## Document extract:
════════

New strategies now include integrating the electronic medical record at the time of handoff; in such a system, the computer prints out a “handoff sheet” that the sending provider can actually hand to the receiving provider.
The Universal Protocol was introduced in 2004 and is widely utilized before surgical and medical treatment procedures. The Protocol calls for a pre-op verification process, marking of operative site while the patient is wide awake, and a “time out” before starting.
Unfortunately, we continue to see significant errors in this event category. Analysis of these types of mistakes usually reveals that either the Universal Protocol was not implemented or all three components were not carried out properly.
For example, in one case, a hand surgeon marked the correct wrist, but then proceeded to operate on the wrong digit, as there were no markings on the correct digit.

════════

## Tasks to perform:
(1) In the passage on patient safety, rewrite the part starting with "Unfortunately, we continue" and going on through "carried out properly.", swapping "significant errors" for "serious errors".
(2) Translate this sentence from the passage on patient safety into Spanish: "For example, in one case, a hand surgeon marked the correct wrist, but then proceeded to operate on the wrong digit, as there were no markings on the correct digit."

(Saved entries)
════════

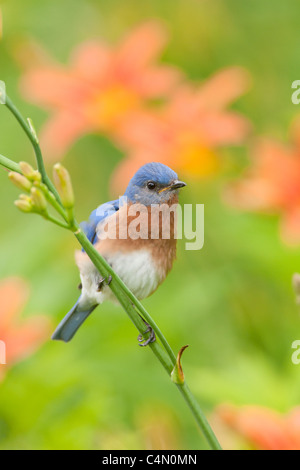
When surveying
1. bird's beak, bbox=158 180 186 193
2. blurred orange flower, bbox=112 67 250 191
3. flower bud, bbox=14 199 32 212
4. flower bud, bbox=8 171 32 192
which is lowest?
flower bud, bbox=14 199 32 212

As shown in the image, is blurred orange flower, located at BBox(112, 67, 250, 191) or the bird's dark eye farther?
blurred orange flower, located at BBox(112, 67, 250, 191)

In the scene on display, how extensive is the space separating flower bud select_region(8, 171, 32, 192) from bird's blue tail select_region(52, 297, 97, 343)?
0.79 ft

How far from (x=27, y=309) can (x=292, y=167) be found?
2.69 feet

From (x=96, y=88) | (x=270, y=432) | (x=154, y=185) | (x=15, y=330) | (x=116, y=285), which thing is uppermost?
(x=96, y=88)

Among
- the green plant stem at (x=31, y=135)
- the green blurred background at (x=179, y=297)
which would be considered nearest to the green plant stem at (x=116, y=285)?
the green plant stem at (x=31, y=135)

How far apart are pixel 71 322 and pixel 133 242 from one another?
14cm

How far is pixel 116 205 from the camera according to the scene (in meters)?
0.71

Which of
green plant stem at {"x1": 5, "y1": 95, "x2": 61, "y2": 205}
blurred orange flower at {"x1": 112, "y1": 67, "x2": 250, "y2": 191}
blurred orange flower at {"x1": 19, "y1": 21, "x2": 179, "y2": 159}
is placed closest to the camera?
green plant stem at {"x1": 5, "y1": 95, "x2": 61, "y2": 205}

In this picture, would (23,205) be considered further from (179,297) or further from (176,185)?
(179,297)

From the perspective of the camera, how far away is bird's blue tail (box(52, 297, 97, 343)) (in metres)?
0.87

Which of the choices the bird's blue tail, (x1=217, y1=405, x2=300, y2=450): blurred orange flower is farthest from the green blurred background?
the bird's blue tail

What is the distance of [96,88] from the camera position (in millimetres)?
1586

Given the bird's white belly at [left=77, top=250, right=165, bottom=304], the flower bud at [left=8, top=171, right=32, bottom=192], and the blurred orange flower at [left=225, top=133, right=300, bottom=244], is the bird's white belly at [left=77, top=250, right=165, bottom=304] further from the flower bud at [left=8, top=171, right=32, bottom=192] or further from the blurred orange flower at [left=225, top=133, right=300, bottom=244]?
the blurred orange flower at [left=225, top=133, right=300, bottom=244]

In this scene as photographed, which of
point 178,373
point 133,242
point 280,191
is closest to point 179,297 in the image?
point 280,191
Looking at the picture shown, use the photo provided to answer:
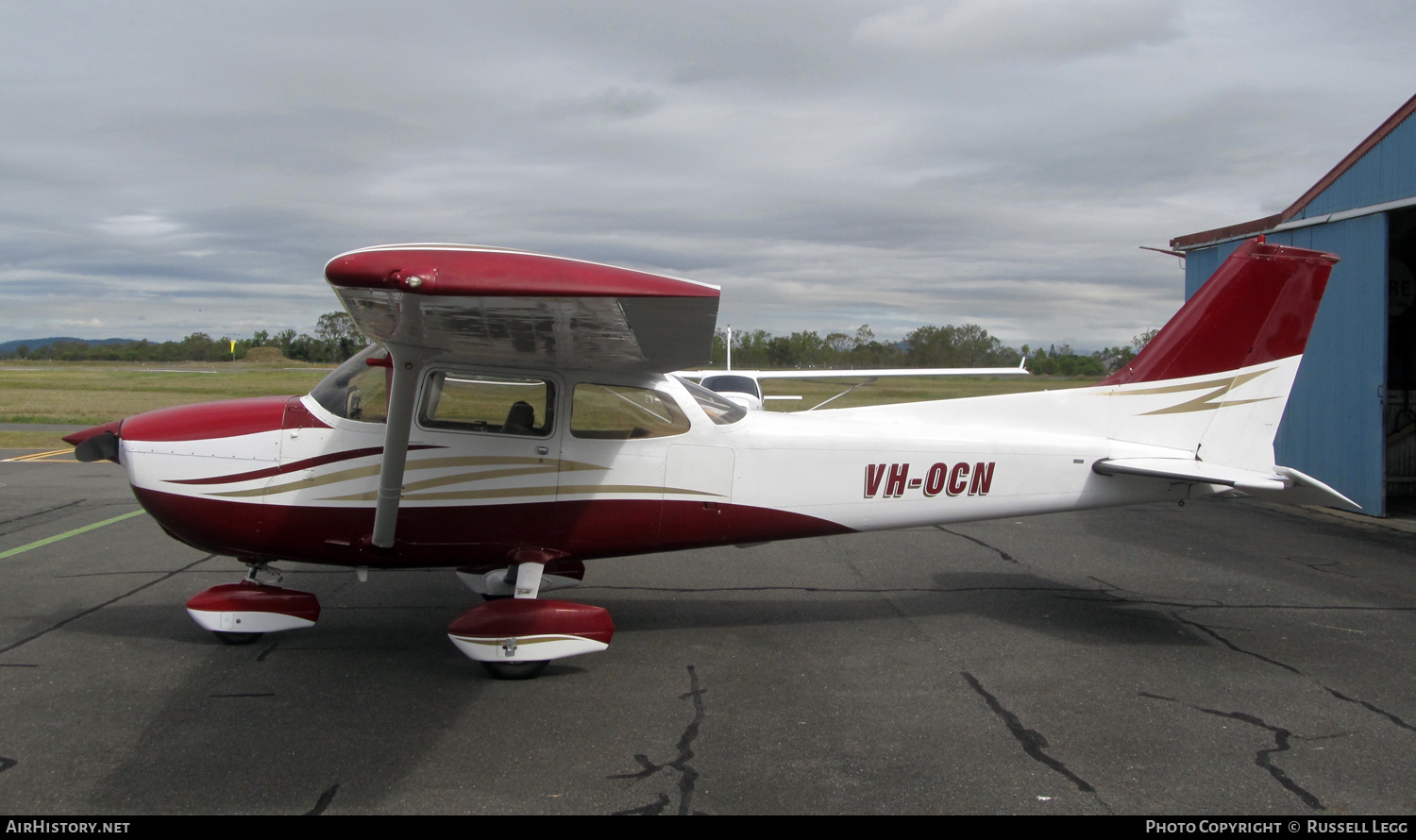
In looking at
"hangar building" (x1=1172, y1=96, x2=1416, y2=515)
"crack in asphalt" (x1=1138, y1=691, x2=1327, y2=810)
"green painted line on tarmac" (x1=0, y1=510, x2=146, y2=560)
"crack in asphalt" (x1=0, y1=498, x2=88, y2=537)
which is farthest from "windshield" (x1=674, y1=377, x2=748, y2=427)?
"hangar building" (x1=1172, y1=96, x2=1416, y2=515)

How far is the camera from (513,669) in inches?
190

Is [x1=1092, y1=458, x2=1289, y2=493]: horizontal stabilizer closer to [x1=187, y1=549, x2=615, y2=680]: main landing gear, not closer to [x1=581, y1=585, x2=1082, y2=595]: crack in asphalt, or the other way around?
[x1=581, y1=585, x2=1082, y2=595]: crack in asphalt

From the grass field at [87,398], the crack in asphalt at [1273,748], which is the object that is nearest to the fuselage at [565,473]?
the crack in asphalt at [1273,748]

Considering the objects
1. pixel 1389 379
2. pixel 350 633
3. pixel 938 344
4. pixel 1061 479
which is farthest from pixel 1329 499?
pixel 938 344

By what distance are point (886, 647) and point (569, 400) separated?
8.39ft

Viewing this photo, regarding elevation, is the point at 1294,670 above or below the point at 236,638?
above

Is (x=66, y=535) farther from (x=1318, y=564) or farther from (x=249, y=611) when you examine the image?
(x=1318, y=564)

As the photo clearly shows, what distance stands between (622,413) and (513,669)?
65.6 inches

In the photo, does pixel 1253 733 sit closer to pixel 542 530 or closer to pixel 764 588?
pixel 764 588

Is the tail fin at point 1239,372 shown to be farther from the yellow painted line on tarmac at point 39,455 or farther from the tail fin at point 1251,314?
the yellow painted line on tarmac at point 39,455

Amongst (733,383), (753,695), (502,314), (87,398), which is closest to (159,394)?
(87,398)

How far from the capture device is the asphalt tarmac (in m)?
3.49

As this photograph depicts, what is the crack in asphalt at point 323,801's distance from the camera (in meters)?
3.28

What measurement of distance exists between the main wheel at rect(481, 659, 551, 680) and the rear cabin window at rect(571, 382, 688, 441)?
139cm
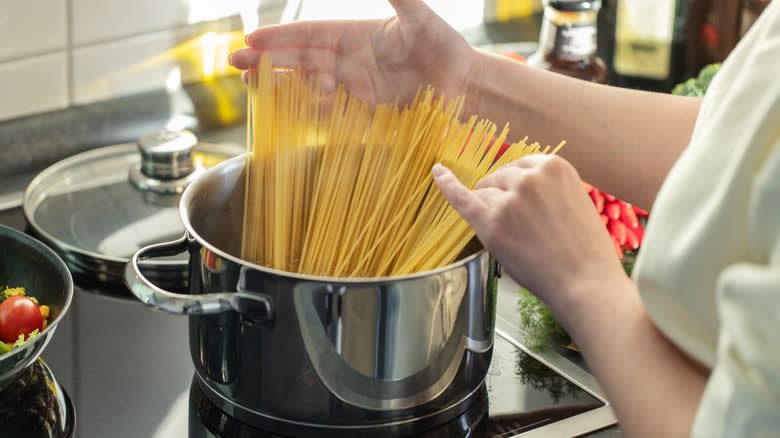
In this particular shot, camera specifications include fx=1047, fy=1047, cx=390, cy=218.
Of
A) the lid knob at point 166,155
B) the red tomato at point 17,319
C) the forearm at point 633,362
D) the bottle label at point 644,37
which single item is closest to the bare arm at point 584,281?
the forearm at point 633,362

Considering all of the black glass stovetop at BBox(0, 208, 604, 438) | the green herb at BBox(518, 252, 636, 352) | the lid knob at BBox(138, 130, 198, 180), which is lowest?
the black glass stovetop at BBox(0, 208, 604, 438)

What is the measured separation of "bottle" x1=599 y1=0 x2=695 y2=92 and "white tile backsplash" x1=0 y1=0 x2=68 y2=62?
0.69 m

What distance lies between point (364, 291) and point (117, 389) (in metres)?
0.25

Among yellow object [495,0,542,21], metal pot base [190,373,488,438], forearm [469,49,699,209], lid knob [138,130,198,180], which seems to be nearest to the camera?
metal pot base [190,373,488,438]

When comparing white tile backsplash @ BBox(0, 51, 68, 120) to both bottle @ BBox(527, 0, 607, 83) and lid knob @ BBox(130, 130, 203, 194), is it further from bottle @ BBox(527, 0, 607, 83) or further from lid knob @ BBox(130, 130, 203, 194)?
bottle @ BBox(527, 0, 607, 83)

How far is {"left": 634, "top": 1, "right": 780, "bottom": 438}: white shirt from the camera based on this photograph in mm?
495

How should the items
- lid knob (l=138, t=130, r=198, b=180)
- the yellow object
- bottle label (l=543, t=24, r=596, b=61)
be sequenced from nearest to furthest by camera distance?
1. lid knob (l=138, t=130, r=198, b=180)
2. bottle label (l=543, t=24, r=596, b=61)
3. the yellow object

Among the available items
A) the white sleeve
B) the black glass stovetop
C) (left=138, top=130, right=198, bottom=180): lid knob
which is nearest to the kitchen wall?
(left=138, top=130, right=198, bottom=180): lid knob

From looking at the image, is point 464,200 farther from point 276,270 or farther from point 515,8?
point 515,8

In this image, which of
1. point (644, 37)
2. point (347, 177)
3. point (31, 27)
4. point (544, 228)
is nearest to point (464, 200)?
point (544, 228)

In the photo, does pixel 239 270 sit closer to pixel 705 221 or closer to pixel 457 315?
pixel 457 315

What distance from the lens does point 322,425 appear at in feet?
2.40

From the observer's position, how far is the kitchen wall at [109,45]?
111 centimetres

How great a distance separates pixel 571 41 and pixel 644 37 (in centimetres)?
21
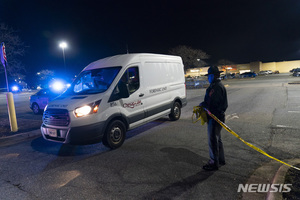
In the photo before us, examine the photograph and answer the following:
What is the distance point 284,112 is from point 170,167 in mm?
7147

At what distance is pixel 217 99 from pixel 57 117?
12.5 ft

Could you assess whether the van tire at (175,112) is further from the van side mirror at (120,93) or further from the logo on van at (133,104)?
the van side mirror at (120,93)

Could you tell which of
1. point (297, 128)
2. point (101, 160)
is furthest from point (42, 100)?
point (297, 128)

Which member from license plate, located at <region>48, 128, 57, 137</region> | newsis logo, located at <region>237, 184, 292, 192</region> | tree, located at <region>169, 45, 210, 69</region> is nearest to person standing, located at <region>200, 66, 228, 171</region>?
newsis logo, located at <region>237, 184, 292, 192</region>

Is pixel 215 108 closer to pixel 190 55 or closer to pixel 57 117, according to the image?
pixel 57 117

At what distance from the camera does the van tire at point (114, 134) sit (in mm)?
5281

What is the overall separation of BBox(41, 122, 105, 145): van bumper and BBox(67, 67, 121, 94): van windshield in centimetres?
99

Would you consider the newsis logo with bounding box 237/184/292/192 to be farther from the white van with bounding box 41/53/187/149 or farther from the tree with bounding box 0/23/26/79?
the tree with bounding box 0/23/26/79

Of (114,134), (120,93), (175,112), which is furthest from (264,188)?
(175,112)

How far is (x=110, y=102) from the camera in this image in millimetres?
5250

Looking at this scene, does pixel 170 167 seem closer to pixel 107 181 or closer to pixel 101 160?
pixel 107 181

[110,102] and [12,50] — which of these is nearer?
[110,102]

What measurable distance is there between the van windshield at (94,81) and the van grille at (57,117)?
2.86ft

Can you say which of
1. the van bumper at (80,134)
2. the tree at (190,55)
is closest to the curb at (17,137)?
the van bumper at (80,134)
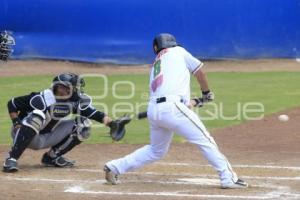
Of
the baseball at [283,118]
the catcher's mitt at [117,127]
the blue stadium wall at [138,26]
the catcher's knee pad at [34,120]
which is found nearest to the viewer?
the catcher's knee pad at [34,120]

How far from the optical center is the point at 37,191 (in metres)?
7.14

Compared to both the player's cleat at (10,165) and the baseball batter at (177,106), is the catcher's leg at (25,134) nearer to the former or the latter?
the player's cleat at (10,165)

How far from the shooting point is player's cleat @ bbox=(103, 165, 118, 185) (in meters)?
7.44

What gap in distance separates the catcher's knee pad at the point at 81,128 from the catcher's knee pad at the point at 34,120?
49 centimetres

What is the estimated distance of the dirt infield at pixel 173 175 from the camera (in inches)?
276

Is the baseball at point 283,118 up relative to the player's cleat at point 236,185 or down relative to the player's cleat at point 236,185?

════════

## Task-by-task solutions:
(1)
Unfortunately, we continue to see serious errors in this event category. Analysis of these types of mistakes usually reveals that either the Universal Protocol was not implemented or all three components were not carried out properly.

(2) Por ejemplo, en un caso, un cirujano de mano marcó la muñeca correcta, pero luego procedió a operar el dedo equivocado, ya que no había marcas en el dedo correcto.